YOUR ASSIGNMENT:
What you return should match the listing exactly, minus its images.

MATERIAL PROVIDED:
===

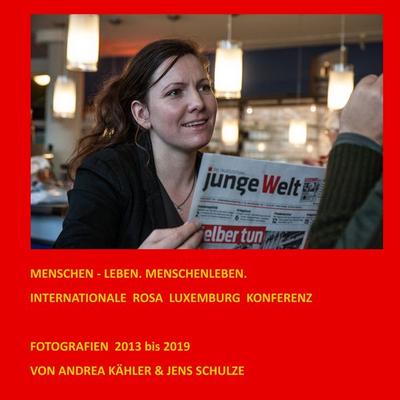 Menschen - leben. Menschenleben., Taschenbuch von Andrea Kähler,Jens Schulze, BoD – Books on Demand, 978-3-7504-2912-3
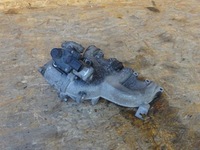 фото thumb №13, Audi a3 8p 1.9 tdi bls 105km коллектор клапан дроссельная заслонка egr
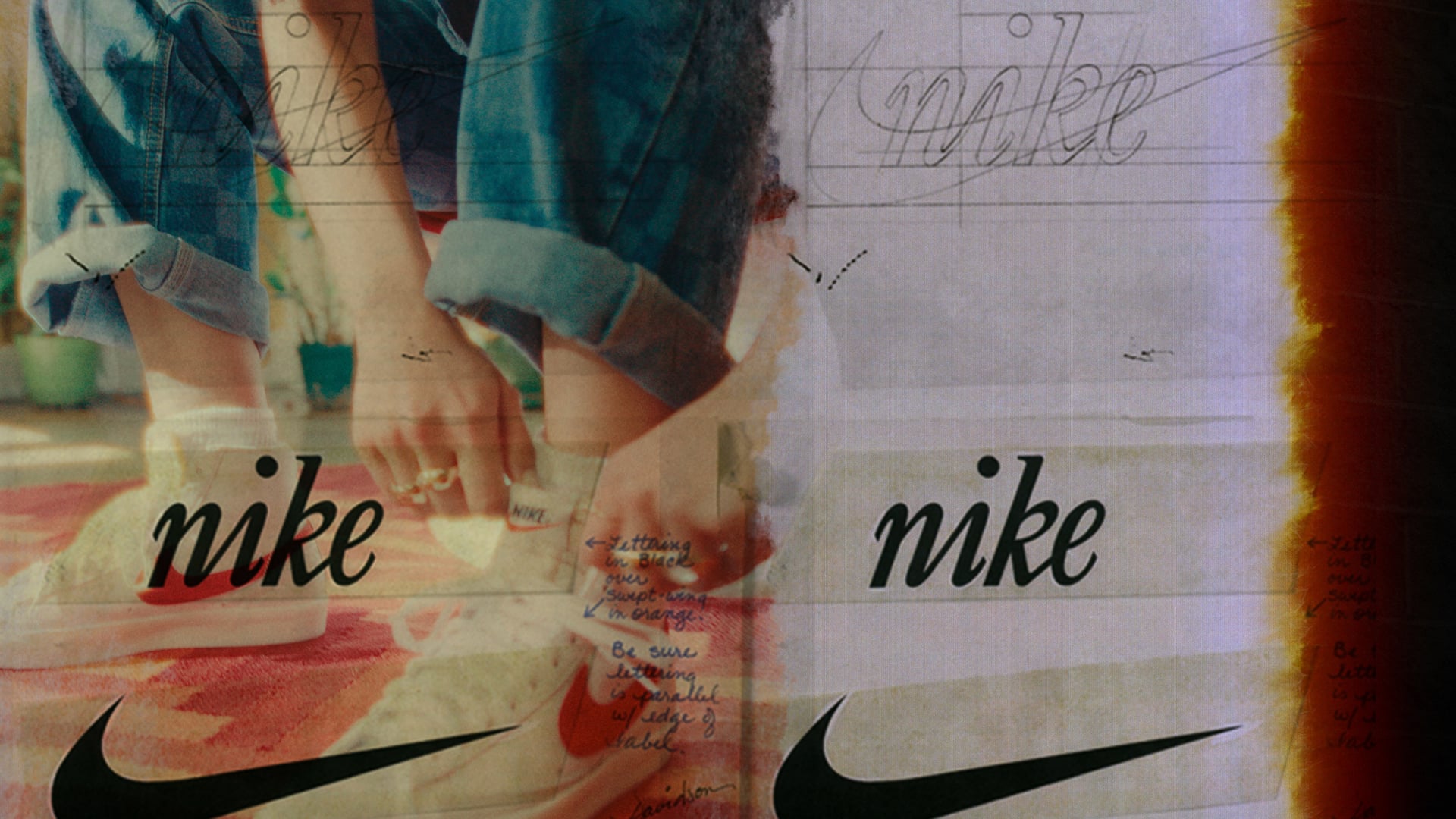 Unleash Your Retro | Nike Blazer Mid '77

===

YOUR SOLUTION:
 Menschen - leben. Menschenleben., Taschenbuch von Andrea Kähler,Jens Schulze, BoD – Books on Demand, 978-3-7504-2912-3
 фото thumb №13, Audi a3 8p 1.9 tdi bls 105km коллектор клапан дроссельная заслонка egr
 Unleash Your Retro | Nike Blazer Mid '77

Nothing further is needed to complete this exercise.